# Enunciado:
Reproduza fielmente o trecho do texto sobre a papisa Joana que começa nas palavras "Principais Referências" e termina logo após as palavras "via nascer Joana.".

# Texto para leitura:

+ + + + + + +

Houve na
história da Igreja Católica Apostólica Romana uma mulher assumindo o cargo mais
alto da organização religiosa? Será que alguma vez aconteceu de uma mulher
suceder a cadeira de Pedro?[1] Esse assunto já foi palco de grandes debates
nos séculos que precederam a Reforma, ficou adormecido por certo tempo e tem ganhado
corpo nos últimos anos, principalmente em função do Best-Seller “Papisa Joana”
de autoria de Donna Wolfolk Cross lançado em 1996 e do filme “A papisa Joana”,
baseado no livro citado anteriormente, dirigido por Sönke Wortmann e lançado em
2009 na Alemanha. Existe, ainda, outro filme um pouco mais antigo, “Papisa
Joana”. Ele foi lançado na Grã-Bretanha em 1972 e dirigido por Michael
Anderson.
O tema vem conquistando
espaço por alguns sedentos de teorias anticlericais e não é difícil encontrar
as mais variadas opiniões em meio aos blogueiros e internautas de plantão. Embora
seja tida pela maioria dos historiadores modernos e estudiosos religiosos como
fictícia, possivelmente originada de uma sátira antipapal, o assunto merece a
nossa reflexão. Até mesmo o National Geographic Chanel preparou em 2010 uma
série de documentários sob o tema “Arquivos Confidenciais” em que aborda a
biografia de pessoas que deixam os estudiosos intrigados, a saber, Hitler,
Zorro, Capitão Kidd, Alexandre o Grande, Marco Polo, Saladino, Billy The Kid,
Cleopatra, Robin Hood, Jack o estripador, Nostradamus, Rasputin, Joana D’Arc,
Rei Arthur, dentre outros e dedicou um dos episódios à papisa. Afinal, é a
Papisa uma lenda ou uma história real?
Principais Referências
O monge
irlandês Marianus Scotus (1028-1083) está entre os primeiros a escrever sobre a
papisa. Ele se tornou monge em 1052 e teve sua vida monástica aprovada pelos
mosteiros nos quais passou, de Saint Martin em Colónia e de Fulda, e em Mainz ,
morrendo em Dezembro de 1082 ou 1083 e sendo sepultado na Catedral de Mainz,
cidade esta que 200 anos antes via nascer Joana.

+ + + + + + +

# Conjunto de dados:
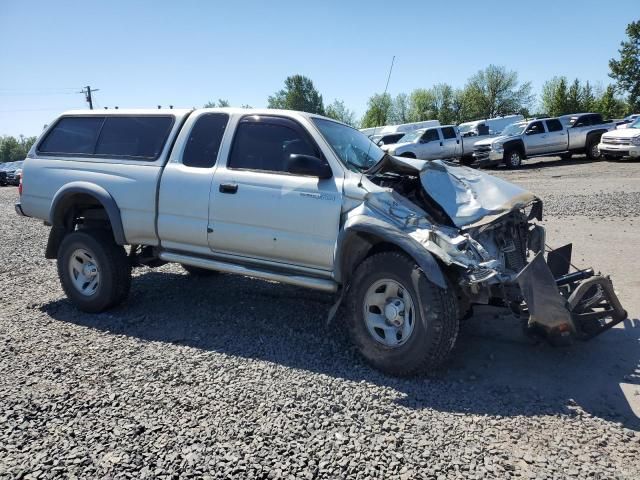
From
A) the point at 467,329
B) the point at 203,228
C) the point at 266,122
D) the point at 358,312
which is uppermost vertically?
the point at 266,122

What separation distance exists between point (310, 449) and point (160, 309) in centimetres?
322

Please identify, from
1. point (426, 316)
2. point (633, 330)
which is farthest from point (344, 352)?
point (633, 330)

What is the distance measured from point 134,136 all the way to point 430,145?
18.9 metres

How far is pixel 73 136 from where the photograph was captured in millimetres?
5762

+ + + + + + +

# Resposta:
Principais Referências
O monge
irlandês Marianus Scotus (1028-1083) está entre os primeiros a escrever sobre a
papisa. Ele se tornou monge em 1052 e teve sua vida monástica aprovada pelos
mosteiros nos quais passou, de Saint Martin em Colónia e de Fulda, e em Mainz ,
morrendo em Dezembro de 1082 ou 1083 e sendo sepultado na Catedral de Mainz,
cidade esta que 200 anos antes via nascer Joana.